Set task: Locate every line in the records below that contains the string "located", matching case exactly, and copy each such line.
--- begin Records provided ---
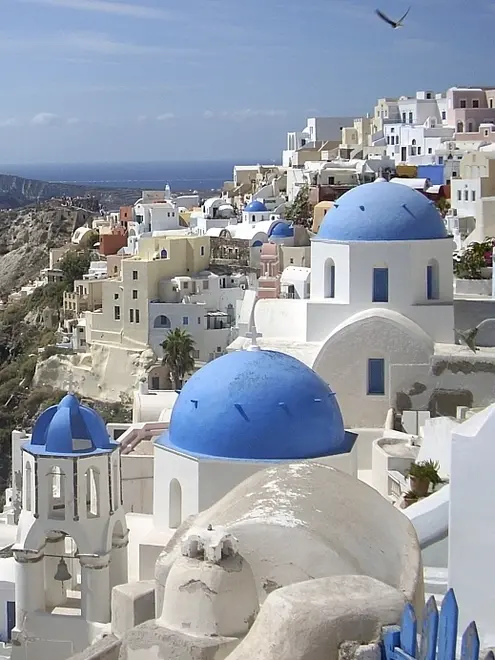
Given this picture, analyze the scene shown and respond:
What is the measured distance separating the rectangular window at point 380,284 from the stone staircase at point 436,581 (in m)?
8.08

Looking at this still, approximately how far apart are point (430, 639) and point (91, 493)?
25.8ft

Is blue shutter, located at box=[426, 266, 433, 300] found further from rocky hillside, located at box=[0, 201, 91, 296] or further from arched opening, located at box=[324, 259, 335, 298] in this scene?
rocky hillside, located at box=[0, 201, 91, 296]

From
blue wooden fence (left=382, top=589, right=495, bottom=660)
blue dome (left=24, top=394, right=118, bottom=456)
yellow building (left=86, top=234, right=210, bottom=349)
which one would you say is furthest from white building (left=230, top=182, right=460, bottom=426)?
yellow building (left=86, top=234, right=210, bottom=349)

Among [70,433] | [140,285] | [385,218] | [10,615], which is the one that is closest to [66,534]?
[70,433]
--- end Records provided ---
--- begin Records provided ---
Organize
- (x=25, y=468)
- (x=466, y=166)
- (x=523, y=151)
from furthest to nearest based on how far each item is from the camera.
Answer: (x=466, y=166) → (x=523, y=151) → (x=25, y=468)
--- end Records provided ---
Finished exercise:
Is blue shutter, located at box=[426, 266, 433, 300] found further from rocky hillside, located at box=[0, 201, 91, 296] or further from arched opening, located at box=[324, 259, 335, 298] in this scene?
rocky hillside, located at box=[0, 201, 91, 296]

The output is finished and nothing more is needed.